**EXTRAIT DU TEXTE:**
____

Émilie Tran Nguyen : "J'étais amoureuse de lui et il m’a dit : ‘Je n’aime pas les marrons’"

Bien connue des téléspectateurs, Émilie Tran Nguyen est une journaliste française d’origine vietnamienne. Des journaux de France 3 aux magazines Pièces à conviction, C l'hebdo ou C à vous, en passant par la matinale de France Info, elle est l'une des voix féminines emblématiques du service public audiovisuel. Pour Yahoo, face à Manu Katché, la jeune femme de 39 ans a accepté de se livrer sur ses origines, revenant notamment sur les petites railleries dont elle a été victime lorsqu’elle était enfant.

Légende de la batterie et juré emblématique de "Nouvelle Star", Manu Katché joue avec les plus grands (Sting, Peter Gabriel, Jonasz, Cabrel, Youssou N'dour, Souchon, etc.). Pour Yahoo, et en exclusivité dans la "Face Katché", il a voulu partir à la rencontre de personnalités issues de la diversité, célèbres ou anonymes. Leurs histoires, bouleversantes, inspirantes, leurs parcours de vie : ils se livrent au plus célèbre batteur de France.

“Tous les Asiatiques mangent des chiens, des chats, du riz” ; “Tous les asiatiques sont des travailleurs acharnés” ; "bol de riz" ; "chinetoque" ou encore "face de citron". Ce sont des clichés ou des petits mots qui peuvent avoir de grandes répercussions sur la vie d’une personne. Ce racisme, Émilie Tran Nguyen en a été victime. Née d’un père vietnamien et d’une mère algérienne, la journaliste de France Télévisions est revenue pour Yahoo, dans l’émission "La Face Katché", sur ses origines dont elle est fière mais aussi sur ces stéréotypes qui collent à la peau des Français d’origine asiatique.

Dès le plus jeune âge, Émilie Tran Nguyen se sent différente des autres. Amoureuse d’un garçon en CP, prénommé Damien, la jeune fille explique avoir pris un jour son courage à deux mains pour lui faire part de ses sentiments. Mais malheureusement, la réponse de ce garçon n’est pas celle espérée. "Je n’aime pas les marrons", lui dit-il la laissant pleine de questionnements.

“À partir de ce moment, je n’ai plus jamais abordé un copain, je n’avais plus envie que l’on me renvoie à une différence”, explique-t-elle en faisant référence à sa couleur de peau. Une différence qui la surprend mais dont elle avait finalement conscience depuis longtemps. "Je me rappelle avoir demandé au père Noël une poupée marron. J’en avais marre des poupées blanches. Je n’arrivais pas à m’identifier. Et lorsque je l’ai reçue, j’ai adoré et je pouvais enfin jouer à la maman comme tout le monde”. Dans la cour de récréation, Émilie n’en a que faire des moqueries sur ses origines. ”Je le prends vraiment pas mal à l’époque. J’en rigole, ça engage plutôt la conversation et la curiosité".

____

**DONNÉES D'ORIGINE:**
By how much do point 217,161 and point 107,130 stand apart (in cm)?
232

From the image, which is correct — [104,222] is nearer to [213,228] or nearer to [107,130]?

____

**VOTRE TÂCHE:** Relevez tous les artistes nommés dans la parenthèse de l'extrait, qui donne ceux avec qui joue Manu Katché. Les données forment un matériau à part, indépendant de l'extrait.

**EXERCICE CORRIGÉ:** Sting, Peter Gabriel, Jonasz, Cabrel, Youssou N'dour, Souchon.